- Supplied text -

Even before the COVID-19 pandemic, researchers at University of Arkansas have been coming up with innovative ways to create new lab procedures and practices to help keep students, faculty and staff as safe as possible.

One such new practice that was recently adopted is a set of automatic lab coat dispensing and return units that were installed in the Champions Hall and Discovery Hall buildings for students and faculty in the Fulbright College of Arts and Sciences teaching and research labs, and all who participate in labs in these buildings.

“This program is part of our effort to increase safety in our labs and ensure the health and wellbeing of our students, faculty and staff during this pandemic and beyond,” said Wesley Stites, U of A’s associate vice chancellor for research and professor of biochemistry.

Stites said working to get the machines on campus has taken about 20 months of planning and that while the new process will be especially beneficial during the COVID-19 pandemic, the virus almost derailed the project’s plan for a fall 2020 launch.

The machines are intended for undergraduate students enrolled in a biology or chemistry class and researchers in those areas, including faculty, staff, graduate students, and undergraduates.

Because of this focus, the program launched with the Department of Biological Sciences and the Department of Chemistry and Biochemistry for now, but Stites and others on campus say they anticipate other departments may be interested in joining the program, too, and more machines could be installed as warranted.

- Requirement -
Copy out the full article about the automatic lab coat dispensing units at the University of Arkansas, word for word.

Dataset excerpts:
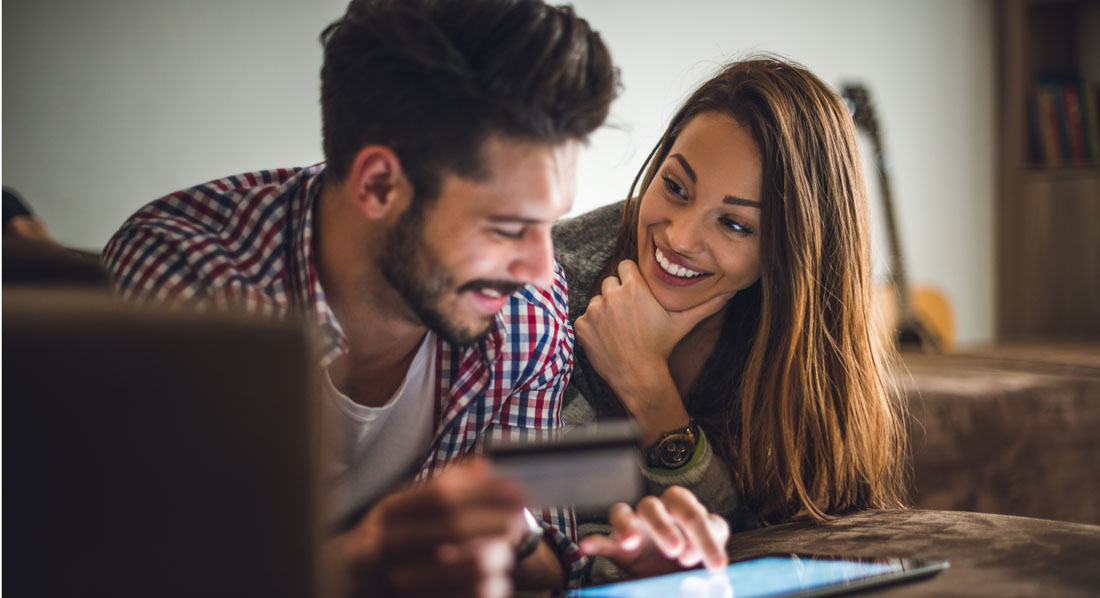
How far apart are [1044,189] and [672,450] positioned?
8.34 feet

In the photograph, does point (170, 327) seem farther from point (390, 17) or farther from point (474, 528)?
point (390, 17)

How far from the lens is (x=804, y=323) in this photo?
1097 mm

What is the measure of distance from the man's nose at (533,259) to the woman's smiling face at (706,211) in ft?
1.05

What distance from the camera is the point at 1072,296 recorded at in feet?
9.95

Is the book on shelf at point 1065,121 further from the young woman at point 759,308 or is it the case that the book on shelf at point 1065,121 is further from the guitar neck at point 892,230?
the young woman at point 759,308

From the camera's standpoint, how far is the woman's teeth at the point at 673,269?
1.10m

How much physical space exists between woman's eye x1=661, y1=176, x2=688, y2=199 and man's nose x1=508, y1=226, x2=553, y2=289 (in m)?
0.34

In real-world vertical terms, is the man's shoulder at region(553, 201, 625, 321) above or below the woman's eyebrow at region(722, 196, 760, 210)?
below

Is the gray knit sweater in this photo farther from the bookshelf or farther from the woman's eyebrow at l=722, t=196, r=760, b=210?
the bookshelf

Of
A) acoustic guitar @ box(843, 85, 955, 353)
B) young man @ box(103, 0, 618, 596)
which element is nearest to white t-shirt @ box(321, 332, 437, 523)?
young man @ box(103, 0, 618, 596)

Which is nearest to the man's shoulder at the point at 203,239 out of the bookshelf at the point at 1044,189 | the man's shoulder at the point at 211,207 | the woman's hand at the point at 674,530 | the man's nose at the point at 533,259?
the man's shoulder at the point at 211,207

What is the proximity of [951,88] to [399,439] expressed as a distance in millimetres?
2891

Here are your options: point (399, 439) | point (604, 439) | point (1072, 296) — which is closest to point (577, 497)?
point (604, 439)

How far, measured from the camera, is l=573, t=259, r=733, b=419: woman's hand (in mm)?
1098
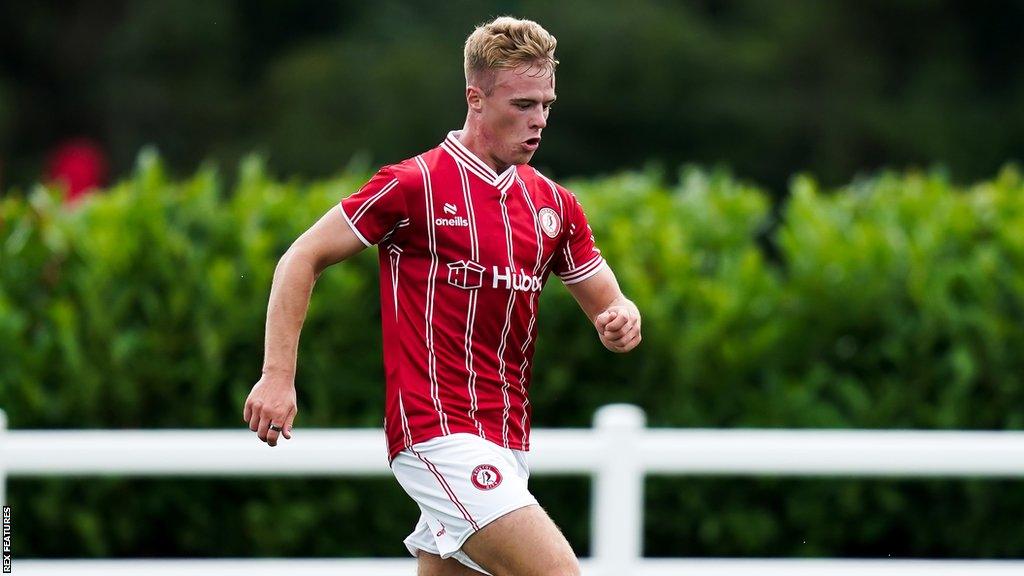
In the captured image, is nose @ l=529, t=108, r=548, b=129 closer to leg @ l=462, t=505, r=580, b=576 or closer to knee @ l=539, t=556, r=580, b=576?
leg @ l=462, t=505, r=580, b=576

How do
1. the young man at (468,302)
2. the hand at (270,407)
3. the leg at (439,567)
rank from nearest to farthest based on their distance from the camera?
the hand at (270,407), the young man at (468,302), the leg at (439,567)

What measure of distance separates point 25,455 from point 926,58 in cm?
1829

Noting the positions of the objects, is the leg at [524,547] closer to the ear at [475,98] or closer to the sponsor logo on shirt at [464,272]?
the sponsor logo on shirt at [464,272]

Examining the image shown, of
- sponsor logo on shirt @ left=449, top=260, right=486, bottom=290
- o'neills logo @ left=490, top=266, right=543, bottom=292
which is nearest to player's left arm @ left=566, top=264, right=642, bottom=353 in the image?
o'neills logo @ left=490, top=266, right=543, bottom=292

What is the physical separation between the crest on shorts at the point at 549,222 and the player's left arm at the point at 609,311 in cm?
25

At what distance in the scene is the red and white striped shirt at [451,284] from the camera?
4301 millimetres

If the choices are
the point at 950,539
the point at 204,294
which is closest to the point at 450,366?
the point at 204,294

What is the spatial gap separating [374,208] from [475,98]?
430 millimetres

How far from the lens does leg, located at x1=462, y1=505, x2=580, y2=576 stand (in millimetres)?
4156

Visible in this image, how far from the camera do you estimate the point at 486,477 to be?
4227 millimetres

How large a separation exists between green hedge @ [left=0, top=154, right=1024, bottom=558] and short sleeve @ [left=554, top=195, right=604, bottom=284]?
3.00m

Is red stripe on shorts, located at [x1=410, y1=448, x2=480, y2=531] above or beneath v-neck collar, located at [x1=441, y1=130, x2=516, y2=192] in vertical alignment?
beneath

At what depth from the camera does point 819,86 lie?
22.6m

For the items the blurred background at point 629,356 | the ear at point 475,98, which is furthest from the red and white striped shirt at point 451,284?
the blurred background at point 629,356
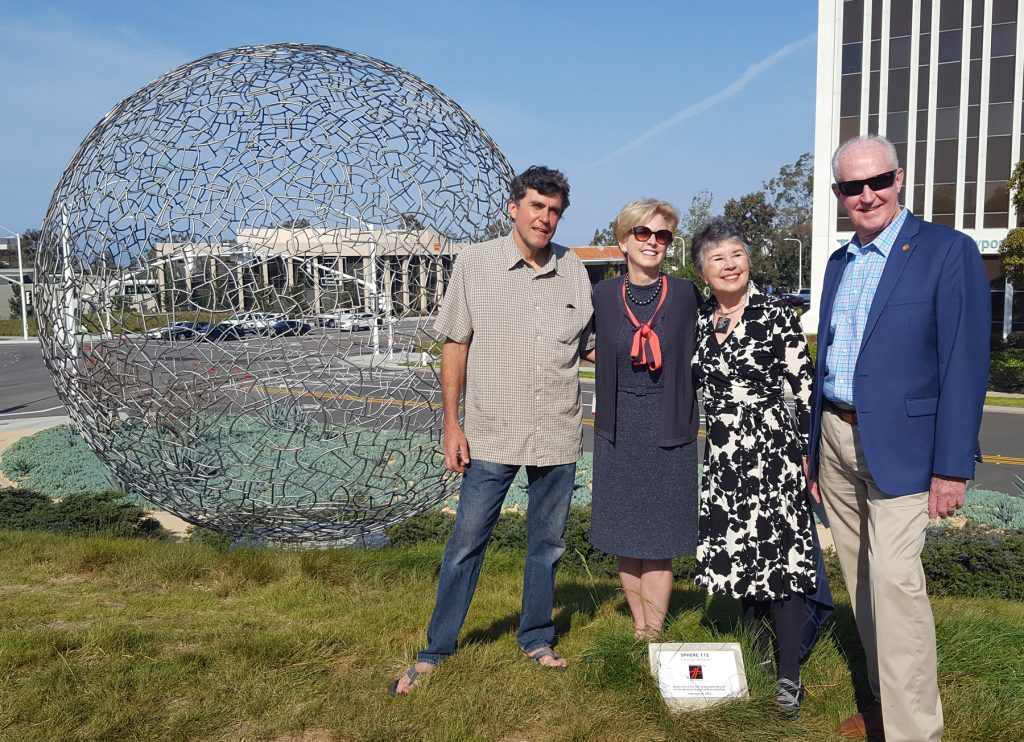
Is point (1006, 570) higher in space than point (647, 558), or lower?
lower

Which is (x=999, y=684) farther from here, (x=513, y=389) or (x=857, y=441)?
(x=513, y=389)

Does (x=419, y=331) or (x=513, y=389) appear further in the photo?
(x=419, y=331)

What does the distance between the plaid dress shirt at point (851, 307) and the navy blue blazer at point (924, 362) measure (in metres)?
0.06

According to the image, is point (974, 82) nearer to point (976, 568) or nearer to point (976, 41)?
point (976, 41)

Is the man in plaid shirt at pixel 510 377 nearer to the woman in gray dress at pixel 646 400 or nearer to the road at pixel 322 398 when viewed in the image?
the woman in gray dress at pixel 646 400

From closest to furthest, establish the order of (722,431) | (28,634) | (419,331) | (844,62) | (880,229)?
1. (880,229)
2. (722,431)
3. (28,634)
4. (419,331)
5. (844,62)

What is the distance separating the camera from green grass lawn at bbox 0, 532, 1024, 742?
3160 mm

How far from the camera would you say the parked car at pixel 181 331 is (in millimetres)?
4078

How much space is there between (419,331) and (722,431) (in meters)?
1.52

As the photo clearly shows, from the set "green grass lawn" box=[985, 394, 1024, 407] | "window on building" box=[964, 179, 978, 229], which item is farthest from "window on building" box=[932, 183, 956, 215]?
"green grass lawn" box=[985, 394, 1024, 407]

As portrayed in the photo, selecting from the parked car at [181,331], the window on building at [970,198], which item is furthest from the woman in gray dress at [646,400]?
the window on building at [970,198]

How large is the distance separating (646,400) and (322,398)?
1596mm

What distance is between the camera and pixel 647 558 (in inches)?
141

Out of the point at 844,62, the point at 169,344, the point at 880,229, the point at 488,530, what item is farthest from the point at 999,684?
the point at 844,62
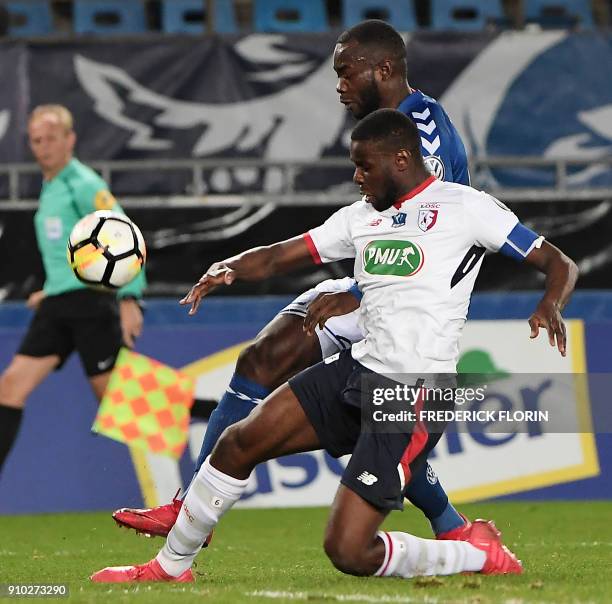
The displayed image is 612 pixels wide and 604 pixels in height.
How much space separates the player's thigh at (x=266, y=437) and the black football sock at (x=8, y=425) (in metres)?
3.67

- Output for this exercise -
Even before the COVID-19 pandemic, researchers at University of Arkansas have been coming up with innovative ways to create new lab procedures and practices to help keep students, faculty and staff as safe as possible.

One such new practice that was recently adopted is a set of automatic lab coat dispensing and return units that were installed in the Champions Hall and Discovery Hall buildings for students and faculty in the Fulbright College of Arts and Sciences teaching and research labs, and all who participate in labs in these buildings.

“This program is part of our effort to increase safety in our labs and ensure the health and wellbeing of our students, faculty and staff during this pandemic and beyond,” said Wesley Stites, U of A’s associate vice chancellor for research and professor of biochemistry.

Stites said working to get the machines on campus has taken about 20 months of planning and that while the new process will be especially beneficial during the COVID-19 pandemic, the virus almost derailed the project’s plan for a fall 2020 launch.

The machines are intended for undergraduate students enrolled in a biology or chemistry class and researchers in those areas, including faculty, staff, graduate students, and undergraduates.

Because of this focus, the program launched with the Department of Biological Sciences and the Department of Chemistry and Biochemistry for now, but Stites and others on campus say they anticipate other departments may be interested in joining the program, too, and more machines could be installed as warranted.